The mandate is very broad and we can certainly do that, if we find the financial support and the human resources for making that happen. But before that you need safe environment and elections. You cannot credible elections in an environment where you have armed militias roaming around, people intimidated and a continuation of low level hostilities. Because this would impact on the elections, and we will have to assess the conditions for elections.
What are the living conditions of people?
I’m increasingly been told that people are tired of this. People are suffering, there is increasing unemployment, and we are getting close to a humanitarian catastrophe there. The Ukrainians are very keen on reestablishing links [with the rest of Ukraine], but the pensions and the reactivation of all the social services is issues linked to everything else.
The OSCE is a European organisation where Russia and the USA also sit. What role are the Russians and Americans playing in all this? There are high stake for both of the, right?

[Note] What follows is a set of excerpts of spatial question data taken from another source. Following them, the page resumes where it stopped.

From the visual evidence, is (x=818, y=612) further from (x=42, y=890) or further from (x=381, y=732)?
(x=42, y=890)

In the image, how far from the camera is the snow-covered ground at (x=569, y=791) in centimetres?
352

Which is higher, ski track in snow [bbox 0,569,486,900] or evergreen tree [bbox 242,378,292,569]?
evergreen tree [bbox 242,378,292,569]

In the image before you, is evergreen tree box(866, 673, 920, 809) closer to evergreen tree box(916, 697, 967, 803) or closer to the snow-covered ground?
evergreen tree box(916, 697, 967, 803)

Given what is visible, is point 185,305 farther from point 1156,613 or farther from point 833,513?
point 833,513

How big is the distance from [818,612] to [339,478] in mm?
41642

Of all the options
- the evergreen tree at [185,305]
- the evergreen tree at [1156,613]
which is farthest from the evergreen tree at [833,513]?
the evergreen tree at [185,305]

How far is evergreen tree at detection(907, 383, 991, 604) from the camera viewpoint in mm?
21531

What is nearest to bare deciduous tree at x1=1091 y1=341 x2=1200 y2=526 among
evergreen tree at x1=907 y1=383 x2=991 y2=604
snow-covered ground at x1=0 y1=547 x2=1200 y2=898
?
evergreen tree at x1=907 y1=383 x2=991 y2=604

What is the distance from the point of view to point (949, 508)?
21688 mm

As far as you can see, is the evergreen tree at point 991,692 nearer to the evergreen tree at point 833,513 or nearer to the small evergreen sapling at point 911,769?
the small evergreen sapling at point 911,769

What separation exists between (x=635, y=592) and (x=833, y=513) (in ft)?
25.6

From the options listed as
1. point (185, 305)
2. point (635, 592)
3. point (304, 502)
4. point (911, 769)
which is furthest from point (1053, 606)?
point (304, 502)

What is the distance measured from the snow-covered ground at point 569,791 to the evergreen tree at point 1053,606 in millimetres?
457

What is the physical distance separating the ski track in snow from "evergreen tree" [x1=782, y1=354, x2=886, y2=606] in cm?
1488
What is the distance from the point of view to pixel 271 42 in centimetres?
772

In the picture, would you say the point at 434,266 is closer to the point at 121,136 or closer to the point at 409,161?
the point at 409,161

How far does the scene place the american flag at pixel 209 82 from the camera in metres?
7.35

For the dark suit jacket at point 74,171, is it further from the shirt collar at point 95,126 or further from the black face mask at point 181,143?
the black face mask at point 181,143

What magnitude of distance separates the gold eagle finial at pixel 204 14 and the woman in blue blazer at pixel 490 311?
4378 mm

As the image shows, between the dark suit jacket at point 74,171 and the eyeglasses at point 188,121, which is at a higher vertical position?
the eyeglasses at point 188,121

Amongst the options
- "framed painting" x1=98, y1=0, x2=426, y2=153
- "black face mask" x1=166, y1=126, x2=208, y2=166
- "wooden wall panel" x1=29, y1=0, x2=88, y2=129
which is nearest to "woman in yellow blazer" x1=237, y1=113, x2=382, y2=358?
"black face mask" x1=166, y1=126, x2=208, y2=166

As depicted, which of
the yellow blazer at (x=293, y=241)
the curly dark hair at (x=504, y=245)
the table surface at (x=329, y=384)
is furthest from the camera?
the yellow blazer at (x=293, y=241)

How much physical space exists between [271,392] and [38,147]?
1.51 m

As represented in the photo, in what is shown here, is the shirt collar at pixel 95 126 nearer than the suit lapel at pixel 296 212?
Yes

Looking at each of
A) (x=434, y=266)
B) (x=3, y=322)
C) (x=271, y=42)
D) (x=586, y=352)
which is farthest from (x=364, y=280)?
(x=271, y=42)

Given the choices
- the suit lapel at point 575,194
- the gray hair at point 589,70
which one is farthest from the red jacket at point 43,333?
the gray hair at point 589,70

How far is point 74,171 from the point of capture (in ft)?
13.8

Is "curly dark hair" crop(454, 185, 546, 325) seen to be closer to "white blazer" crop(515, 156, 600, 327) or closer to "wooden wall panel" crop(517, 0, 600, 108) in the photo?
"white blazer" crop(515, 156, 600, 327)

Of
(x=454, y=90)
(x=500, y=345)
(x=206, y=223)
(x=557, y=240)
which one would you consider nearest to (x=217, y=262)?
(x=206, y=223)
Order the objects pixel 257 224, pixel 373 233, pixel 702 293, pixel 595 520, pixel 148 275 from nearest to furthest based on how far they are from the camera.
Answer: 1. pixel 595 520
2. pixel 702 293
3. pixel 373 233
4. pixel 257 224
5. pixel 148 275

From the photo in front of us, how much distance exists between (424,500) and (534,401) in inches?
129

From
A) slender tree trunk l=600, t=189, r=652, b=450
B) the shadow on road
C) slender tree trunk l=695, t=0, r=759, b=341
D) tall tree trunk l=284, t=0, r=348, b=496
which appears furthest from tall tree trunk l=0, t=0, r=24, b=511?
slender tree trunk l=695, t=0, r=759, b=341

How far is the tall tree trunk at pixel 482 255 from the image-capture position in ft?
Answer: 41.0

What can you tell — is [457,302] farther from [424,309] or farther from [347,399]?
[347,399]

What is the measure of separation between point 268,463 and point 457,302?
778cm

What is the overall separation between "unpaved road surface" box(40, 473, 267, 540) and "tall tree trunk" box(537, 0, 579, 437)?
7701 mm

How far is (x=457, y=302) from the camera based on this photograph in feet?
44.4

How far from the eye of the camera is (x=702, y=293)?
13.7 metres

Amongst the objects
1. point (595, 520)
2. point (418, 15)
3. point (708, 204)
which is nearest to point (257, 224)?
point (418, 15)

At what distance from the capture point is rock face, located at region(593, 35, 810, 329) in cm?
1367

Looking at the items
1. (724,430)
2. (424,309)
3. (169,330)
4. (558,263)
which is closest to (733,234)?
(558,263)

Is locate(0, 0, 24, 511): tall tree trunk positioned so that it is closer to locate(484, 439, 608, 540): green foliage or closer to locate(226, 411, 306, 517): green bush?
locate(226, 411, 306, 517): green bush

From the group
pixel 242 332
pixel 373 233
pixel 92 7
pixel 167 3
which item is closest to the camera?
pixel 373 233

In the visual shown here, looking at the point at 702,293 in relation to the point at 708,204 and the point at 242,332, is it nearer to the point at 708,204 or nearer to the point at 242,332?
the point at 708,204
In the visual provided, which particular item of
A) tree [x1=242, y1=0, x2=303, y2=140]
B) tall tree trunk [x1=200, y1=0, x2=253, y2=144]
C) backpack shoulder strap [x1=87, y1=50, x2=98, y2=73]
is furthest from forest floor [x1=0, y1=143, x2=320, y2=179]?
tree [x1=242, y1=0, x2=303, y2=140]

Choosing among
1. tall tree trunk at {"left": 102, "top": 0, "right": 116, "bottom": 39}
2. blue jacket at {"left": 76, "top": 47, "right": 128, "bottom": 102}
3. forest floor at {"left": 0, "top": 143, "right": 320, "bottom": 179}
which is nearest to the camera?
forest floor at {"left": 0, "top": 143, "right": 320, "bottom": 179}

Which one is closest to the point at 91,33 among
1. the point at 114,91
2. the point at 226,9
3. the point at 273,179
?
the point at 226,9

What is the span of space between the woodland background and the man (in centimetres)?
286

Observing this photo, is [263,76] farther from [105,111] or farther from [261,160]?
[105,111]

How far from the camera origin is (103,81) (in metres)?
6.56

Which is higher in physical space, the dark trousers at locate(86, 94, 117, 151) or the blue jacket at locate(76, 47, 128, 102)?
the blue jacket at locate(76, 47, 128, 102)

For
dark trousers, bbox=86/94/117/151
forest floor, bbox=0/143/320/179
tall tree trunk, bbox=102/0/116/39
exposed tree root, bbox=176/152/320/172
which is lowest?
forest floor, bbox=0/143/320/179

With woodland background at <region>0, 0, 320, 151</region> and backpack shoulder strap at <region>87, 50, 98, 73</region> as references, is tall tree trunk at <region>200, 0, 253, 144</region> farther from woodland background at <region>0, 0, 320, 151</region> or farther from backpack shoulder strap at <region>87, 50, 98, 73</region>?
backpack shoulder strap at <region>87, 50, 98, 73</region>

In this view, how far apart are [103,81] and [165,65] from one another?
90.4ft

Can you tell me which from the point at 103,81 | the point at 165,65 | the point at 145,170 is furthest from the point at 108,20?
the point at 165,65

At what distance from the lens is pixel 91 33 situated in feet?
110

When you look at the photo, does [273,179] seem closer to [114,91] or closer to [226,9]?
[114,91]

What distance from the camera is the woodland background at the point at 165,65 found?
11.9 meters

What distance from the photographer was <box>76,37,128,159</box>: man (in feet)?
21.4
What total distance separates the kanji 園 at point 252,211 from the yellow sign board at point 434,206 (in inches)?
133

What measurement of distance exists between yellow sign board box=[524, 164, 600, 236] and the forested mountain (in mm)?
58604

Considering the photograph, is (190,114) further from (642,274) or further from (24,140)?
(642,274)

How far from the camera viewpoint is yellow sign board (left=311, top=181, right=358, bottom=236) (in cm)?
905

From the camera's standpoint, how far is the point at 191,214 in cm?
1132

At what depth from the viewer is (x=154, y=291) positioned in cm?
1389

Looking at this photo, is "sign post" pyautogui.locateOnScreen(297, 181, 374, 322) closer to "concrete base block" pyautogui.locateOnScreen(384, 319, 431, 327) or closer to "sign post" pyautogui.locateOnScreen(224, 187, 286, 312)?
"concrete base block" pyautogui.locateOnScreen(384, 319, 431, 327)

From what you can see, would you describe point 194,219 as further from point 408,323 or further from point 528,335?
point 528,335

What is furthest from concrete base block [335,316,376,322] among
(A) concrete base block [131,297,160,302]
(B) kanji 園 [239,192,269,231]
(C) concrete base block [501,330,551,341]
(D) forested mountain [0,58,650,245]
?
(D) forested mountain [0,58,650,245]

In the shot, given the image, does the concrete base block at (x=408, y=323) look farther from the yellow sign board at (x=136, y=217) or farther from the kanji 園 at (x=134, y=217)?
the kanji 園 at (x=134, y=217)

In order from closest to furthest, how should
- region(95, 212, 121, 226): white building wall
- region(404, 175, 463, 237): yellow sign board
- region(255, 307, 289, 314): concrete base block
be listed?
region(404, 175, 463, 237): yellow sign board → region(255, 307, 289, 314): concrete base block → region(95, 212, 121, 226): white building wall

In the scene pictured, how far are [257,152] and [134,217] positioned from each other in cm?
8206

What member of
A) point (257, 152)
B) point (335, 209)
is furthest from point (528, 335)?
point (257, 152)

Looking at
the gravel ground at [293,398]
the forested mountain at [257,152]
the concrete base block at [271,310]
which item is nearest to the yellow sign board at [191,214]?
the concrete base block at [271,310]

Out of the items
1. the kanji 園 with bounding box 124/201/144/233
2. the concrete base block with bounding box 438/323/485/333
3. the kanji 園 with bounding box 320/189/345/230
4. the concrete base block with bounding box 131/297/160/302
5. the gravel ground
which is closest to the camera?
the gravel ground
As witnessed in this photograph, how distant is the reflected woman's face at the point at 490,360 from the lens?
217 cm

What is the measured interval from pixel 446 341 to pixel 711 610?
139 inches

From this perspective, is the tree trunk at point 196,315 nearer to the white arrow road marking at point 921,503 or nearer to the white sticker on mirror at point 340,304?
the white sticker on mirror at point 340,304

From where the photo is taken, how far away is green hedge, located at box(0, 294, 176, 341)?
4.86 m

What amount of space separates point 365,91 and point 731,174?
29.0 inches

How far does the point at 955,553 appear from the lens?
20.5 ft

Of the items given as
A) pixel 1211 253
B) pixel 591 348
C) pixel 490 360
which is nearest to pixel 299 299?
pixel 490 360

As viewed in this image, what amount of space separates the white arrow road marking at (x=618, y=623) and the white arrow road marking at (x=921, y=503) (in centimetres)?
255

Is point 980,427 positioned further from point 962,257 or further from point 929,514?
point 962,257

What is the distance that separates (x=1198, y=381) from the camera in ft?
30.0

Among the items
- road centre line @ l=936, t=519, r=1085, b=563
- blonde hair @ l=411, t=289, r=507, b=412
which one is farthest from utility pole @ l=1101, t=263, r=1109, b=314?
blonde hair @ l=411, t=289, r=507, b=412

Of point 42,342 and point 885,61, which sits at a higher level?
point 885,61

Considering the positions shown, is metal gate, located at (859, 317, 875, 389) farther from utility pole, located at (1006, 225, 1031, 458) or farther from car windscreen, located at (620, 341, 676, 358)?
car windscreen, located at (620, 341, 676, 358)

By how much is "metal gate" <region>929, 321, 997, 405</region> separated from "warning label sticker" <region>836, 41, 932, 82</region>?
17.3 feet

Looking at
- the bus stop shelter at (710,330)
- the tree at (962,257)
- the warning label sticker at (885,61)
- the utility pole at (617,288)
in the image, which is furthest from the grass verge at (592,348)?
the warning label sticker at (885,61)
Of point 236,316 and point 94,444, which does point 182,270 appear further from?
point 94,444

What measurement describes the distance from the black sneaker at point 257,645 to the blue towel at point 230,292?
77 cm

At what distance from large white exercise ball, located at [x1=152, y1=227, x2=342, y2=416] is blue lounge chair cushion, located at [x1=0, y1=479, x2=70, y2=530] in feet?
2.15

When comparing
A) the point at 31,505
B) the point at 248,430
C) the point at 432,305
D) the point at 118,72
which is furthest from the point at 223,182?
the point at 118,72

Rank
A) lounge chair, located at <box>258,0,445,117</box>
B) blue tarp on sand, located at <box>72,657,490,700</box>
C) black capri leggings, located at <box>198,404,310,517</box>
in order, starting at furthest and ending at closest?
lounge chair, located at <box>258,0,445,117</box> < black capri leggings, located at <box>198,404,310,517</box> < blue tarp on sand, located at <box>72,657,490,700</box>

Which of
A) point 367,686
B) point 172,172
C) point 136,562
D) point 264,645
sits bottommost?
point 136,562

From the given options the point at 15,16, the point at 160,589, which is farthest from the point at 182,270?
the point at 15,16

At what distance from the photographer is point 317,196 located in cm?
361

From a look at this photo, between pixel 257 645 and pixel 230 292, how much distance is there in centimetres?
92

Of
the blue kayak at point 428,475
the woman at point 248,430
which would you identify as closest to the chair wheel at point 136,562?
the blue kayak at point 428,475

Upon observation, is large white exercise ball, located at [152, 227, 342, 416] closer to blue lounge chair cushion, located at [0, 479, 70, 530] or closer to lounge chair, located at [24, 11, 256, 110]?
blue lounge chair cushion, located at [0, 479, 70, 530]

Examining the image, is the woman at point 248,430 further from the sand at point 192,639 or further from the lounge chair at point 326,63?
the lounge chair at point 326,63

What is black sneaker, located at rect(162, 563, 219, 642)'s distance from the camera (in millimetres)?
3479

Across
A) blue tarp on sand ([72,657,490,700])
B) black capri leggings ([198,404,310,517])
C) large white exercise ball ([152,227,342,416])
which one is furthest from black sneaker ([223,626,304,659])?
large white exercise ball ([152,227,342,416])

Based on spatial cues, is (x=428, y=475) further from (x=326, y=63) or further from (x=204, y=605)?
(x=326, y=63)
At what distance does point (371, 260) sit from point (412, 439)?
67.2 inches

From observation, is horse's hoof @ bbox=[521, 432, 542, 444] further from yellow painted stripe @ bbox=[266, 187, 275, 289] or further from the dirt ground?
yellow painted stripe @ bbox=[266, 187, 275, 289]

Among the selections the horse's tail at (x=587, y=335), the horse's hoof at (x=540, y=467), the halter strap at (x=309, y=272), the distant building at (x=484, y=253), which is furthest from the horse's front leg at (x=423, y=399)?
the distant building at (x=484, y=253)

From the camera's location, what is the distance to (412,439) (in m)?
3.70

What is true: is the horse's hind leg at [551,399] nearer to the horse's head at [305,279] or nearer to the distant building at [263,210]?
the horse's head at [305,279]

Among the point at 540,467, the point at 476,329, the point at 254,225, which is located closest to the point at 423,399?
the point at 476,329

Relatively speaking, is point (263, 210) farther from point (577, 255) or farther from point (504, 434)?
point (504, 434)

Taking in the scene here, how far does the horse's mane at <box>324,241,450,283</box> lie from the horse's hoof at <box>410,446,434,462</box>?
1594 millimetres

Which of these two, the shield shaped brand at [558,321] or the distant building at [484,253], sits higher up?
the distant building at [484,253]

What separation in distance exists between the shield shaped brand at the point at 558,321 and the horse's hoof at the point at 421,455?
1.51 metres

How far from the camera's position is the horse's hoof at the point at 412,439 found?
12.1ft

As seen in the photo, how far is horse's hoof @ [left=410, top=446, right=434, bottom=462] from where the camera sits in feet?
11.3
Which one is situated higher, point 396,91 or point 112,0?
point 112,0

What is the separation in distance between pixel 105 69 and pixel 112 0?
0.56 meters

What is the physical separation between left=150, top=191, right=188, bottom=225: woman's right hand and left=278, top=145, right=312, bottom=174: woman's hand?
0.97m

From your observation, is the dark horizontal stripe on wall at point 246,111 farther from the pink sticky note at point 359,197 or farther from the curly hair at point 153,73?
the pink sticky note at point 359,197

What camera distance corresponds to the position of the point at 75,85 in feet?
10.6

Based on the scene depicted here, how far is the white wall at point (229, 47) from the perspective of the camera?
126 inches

Of course. I would say both are playing a very important role. The OSCE is about inclusivity. The American ambassador talks on a daily basis to the Russian ambassador in Vienna, and that’s probably the place where there is the most intense exchange. Even though it’s very difficult. The atmospherics have changed, and after the beginning of the Ukrainian crisis sometimes the tone reminds us of the Cold War. Of course it’s a different environment, but on the table of the OSCE there are very tough exchanges at this moment. But there are exchanges. And there are issues on which there are convergences, like when it comes to fighting terrorism, or violent extremism, radicalisation and that sort of things.
Can we be optimistic about a solution based on the Minsk agreements, leading to the lifting of sanctions?
It’s not for me to say. Obviously there are difficult decisions needed. On the one hand, it’s important that the Rada in Kyiv passes the legislation that is needed to take these steps forward. On the other, we would like to see also a termination of transfer of military equipment, of ammunition to the separatists, because this is fuelling a long-term conflict.
You mentioned earlier two border crossing points. Are you able to monitor the entire Ukraine-Russia border?
No, we are not able to monitor the borders as we would like to. We are episodically reaching them, but we don’t have systematic control of the borders.
The ultimate goal of the Minsk agreement is that Ukraine restores control of its border.
When shall we see that day?
That is a step that should come after the elections. There’s a sequence in there. That’s why I would like to see all the steps falling in place. We have even been considering, internally, the possibility of investing more in terms of presence at the border, preparing the ground for the Ukrainians to return.
But can you explain why you have a presence at two spots, and no presence on the long line of the border?
That was an agreement reached in Berlin in July 2014, in the Normandy format. At that time, there were only two crossing points that were not controlled by the Ukrainian border forces. And the agreement was to place the OSCE on the Russian side, because we had very little freedom of movement on the separatist side.
That mission had a three-month mandate that was each time renewed. There is however a problem, because after that agreement, there was the Mariupol offensive in the South, and the border not controlled by the Ukrainians expanded down to the Azov Sea. And there were other border crossing points there, but they were not covered by the Berlin agreement, and the Russians refused to review this agreement.